CA Pau, ch. des etrangers-jld, 21 mai 2024, n° 24/01442

PAU

Ordonnance

Autre

CA Pau n° 24/01442

21 mai 2024

N° 24/01711

RÉPUBLIQUE FRANÇAISE

AU NOM DU PEUPLE FRANÇAISE

COUR D'APPEL DE PAU

L743-21, L743-23, R743-10, R743-11 et R743-18 du code de l'entrée et du séjour des étrangers et du droit d'asile,

ORDONNANCE DU vingt et un Mai deux mille vingt quatre

Numéro d'inscription au répertoire général N° RG 24/01442 - N° Portalis DBVV-V-B7I-I3GM

Décision déférée ordonnance rendue le 19 mai 2024 par le juge des libertés et de la détention du tribunal judiciaire de Bayonne,

Nous, Joëlle GUIROY, Conseillère, désignée par Ordonnance de Monsieur le Premier Président de la Cour d'appel de Pau en date du 18 décembre 2023, assistée de Sylvie HAUGUEL, Greffière,

APPELANT

M. [M] X SE DISANT [R]

né le 06 Novembre 1973 à [Localité 2] (GÉORGIE)

de nationalité Géorgienne

Retenu au centre de rétention d'[Localité 3]

Comparant et assisté de Maître Marie-Claude LABORDE-APELLE, avocat au barreau de Pau

INTIMES :

Le PRÉFET DE LA CHARENTE, avisé, absent

MINISTÈRE PUBLIC, avisé de la date et heure de l'audience,

ORDONNANCE :

- réputée contradictoire, après débats en audience publique,

*********

Vu les dispositions des articles L 614-1 à L 614-15, L 732-8, L 743-5, L 743-10 , L 743-20, L.741-1, 741-4-5-7-9, L 7441, L 751-9 et -10, L .743-14, -15 et L 743-17, L 743-19 et L 743-25, et R.743-1 à R 743-8 et R 743-21 du code de l'entrée et du séjour des étrangers et du droit d'asile (ceseda),

Vu l'obligation de quitter le territoire français avec interdiction de retour pour une durée de 3 ans prise par le préfet de Dordogne le 29 août 2023 notifiée à M. [M] [R] le 1er septembre 2023,

Vu la décision de placement en rétention administrative prise le 16/O5/2024 par le préfet de la Charente à l'encontre de M. [M] [R],

Vu la requête de M. [M] [R] en contestation de la régularité de la décision de placement en rétention administrative en date du 18/05/2024 réceptionnée le 18 mai 2024 à 13h13 et enregistrée par le greffe du juge des libertés et de la détention le 18 mai 2024 à 14h50,

Vu la requête de l'autorité administrative en date du 17 mai 2024 reçue le 17 mai 2024 à 16h15 et enregistrée le 17 mai 2024 a 17h tendant à la prolongation de la rétention de M. [M] [R] dans les locaux ne relevant pas de l'administration pénitentiaire pour une durée de vingt huit jours,

Vu l'extrait individualisé du registre prévu à l'article L,744-2 du CESEDA émargé par l'intéressé,

Vu l'ordonnance du juge des libertés et de la détention du Tribunal judiciaire de Bayonne en date du 19 mai 2024 qui, par décision assortie de l'exécution provisoire, a :

- ordonné la jonction du dossier N° RG 24/00638 au dossier N° RG 24/00642 - N° Portalis DBZ7-W-B71-FPZJ, statuant en une seule et même ordonnance ;

- déclaré recevable la requête de M. [M] [R] en contestation de placement en rétention ;

- rejeté la requête de M. [M] [R] en contestation de placement en rétention ;

- déclaré recevable la requête en prolongation de la rétention administrative présentée par le Préfet de la Charente ;

- Y faisant droit, ordonné la prolongation de la rétention de M. [M] [R] pour une durée de vingt-huit jours a l'issue du délai de 48 heures de la rétention ;

- dit n'y avoir lieu à faire application des dispositions relatives aux dépens.
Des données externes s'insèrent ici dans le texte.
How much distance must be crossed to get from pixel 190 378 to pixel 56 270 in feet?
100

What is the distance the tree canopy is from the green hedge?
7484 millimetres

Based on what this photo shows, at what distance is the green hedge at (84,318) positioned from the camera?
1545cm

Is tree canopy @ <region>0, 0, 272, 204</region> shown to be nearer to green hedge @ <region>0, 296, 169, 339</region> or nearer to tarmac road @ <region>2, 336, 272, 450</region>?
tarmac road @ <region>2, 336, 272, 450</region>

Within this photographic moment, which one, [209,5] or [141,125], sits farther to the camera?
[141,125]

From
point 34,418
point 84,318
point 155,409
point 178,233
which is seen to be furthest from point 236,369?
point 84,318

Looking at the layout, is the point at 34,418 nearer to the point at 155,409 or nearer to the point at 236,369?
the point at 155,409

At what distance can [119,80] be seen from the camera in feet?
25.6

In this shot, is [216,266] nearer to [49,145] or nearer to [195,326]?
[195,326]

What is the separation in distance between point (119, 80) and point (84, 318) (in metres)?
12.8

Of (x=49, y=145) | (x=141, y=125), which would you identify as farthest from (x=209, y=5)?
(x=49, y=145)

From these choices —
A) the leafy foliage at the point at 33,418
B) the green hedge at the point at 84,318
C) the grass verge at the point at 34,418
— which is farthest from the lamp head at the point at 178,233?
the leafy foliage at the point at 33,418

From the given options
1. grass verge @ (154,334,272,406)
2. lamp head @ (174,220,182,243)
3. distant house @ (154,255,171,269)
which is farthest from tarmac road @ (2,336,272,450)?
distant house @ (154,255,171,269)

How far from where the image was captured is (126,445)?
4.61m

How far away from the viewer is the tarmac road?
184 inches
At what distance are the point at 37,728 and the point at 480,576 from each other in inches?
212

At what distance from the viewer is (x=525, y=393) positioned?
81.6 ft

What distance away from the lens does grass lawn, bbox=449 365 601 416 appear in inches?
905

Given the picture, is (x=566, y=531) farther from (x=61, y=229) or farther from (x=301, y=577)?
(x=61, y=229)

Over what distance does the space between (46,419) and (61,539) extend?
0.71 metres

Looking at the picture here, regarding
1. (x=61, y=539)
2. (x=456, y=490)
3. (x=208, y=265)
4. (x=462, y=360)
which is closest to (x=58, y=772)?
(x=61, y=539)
Vu la notification de l'ordonnance faite au retenu le 19 mai 2024 à 13 h 21 ;

Vu la déclaration d'appel formée par M. M. [M] [R] reçue le 20 mai 2024 à 9h 27 :

Au soutien de son appel, M. [M] [R] expose que le retour dans son pays, la Géorgie, mettrait sa vie en danger en raison de l'existence d'un conflit personnel l'opposant à un groupe qui aurait tué son fils, groupe qui serait en relation avec le gouvernement de ce pays.

A l'audience, M. [M] [R] a repris les termes de son appel et a eu la parole en dernier.

Il explique qu'il a rencontré beaucoup de problèmes en Géorgie et est venu en France en 2019 pour y demander l'asile. Sa demande a été rejetée par l'OFPRA faute de preuve de ses dires. Son fils est alors retourné en Géorgie afin de rechercher des preuves qui permettraient à sa demande de prospérer. Il a été tué le 19 août 2020 par le groupe qui le poursuit.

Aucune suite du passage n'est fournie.